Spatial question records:
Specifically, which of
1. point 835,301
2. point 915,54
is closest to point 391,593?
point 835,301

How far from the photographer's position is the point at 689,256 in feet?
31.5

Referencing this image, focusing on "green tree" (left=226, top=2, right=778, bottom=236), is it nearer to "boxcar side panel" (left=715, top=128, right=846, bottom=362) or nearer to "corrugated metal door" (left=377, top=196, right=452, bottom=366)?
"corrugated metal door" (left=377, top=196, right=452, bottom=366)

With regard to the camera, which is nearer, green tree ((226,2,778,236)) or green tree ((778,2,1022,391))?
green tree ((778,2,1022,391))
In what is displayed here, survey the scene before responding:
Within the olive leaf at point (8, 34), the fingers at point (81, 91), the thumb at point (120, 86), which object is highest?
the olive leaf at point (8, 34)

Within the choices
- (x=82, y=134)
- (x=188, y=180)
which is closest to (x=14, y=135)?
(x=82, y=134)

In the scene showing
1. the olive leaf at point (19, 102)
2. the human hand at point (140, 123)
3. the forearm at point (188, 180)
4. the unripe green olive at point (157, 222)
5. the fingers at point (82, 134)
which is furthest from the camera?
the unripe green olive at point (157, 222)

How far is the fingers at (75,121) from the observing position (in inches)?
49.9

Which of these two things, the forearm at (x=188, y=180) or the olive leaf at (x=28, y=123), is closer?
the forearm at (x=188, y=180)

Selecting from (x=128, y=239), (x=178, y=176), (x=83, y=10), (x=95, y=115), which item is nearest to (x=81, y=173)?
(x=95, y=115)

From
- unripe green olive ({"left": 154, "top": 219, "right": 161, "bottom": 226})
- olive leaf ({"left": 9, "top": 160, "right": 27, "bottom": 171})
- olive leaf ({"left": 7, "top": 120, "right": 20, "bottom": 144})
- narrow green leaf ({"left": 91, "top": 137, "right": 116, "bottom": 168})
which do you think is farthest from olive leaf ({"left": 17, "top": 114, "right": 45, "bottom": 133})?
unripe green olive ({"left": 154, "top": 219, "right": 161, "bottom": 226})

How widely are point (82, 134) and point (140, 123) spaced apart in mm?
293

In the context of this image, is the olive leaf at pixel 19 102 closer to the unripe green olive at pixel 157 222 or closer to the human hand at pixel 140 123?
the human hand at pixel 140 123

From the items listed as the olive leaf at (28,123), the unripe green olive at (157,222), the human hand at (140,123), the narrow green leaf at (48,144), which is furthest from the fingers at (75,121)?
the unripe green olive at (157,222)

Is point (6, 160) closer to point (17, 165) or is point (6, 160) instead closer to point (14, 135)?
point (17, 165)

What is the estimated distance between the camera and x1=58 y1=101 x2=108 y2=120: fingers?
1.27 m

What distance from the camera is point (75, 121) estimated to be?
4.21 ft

## [WHAT TO DO]
Retype, exactly and only, the lines running from the one with "to (x=81, y=173)?" through the final line of the listing above.

## [EXERCISE OUTPUT]
Selecting from (x=128, y=239), (x=178, y=176), (x=83, y=10), (x=95, y=115), which item is nearest to (x=81, y=173)?
(x=95, y=115)

From
- unripe green olive ({"left": 154, "top": 219, "right": 161, "bottom": 226})
- olive leaf ({"left": 9, "top": 160, "right": 27, "bottom": 171})
- olive leaf ({"left": 7, "top": 120, "right": 20, "bottom": 144})
- narrow green leaf ({"left": 91, "top": 137, "right": 116, "bottom": 168})
which do you think is farthest from olive leaf ({"left": 17, "top": 114, "right": 45, "bottom": 133})?
unripe green olive ({"left": 154, "top": 219, "right": 161, "bottom": 226})

How widely are point (82, 134) and point (140, 123) spaced apart in mm?
293

In the context of this image, is the olive leaf at pixel 19 102 closer to the unripe green olive at pixel 157 222 or closer to the human hand at pixel 140 123?
the human hand at pixel 140 123

From the items listed as the olive leaf at (28,123), the unripe green olive at (157,222), the human hand at (140,123), the narrow green leaf at (48,144), which is furthest from the fingers at (75,121)?
the unripe green olive at (157,222)

Is point (6, 160) closer to point (17, 165) or is point (6, 160) instead closer to point (14, 135)?
point (17, 165)

What is the estimated distance between the camera and x1=58 y1=101 x2=108 y2=120: fingers?
1.27 m

What distance from the camera is point (75, 121) estimated to be?
4.21 ft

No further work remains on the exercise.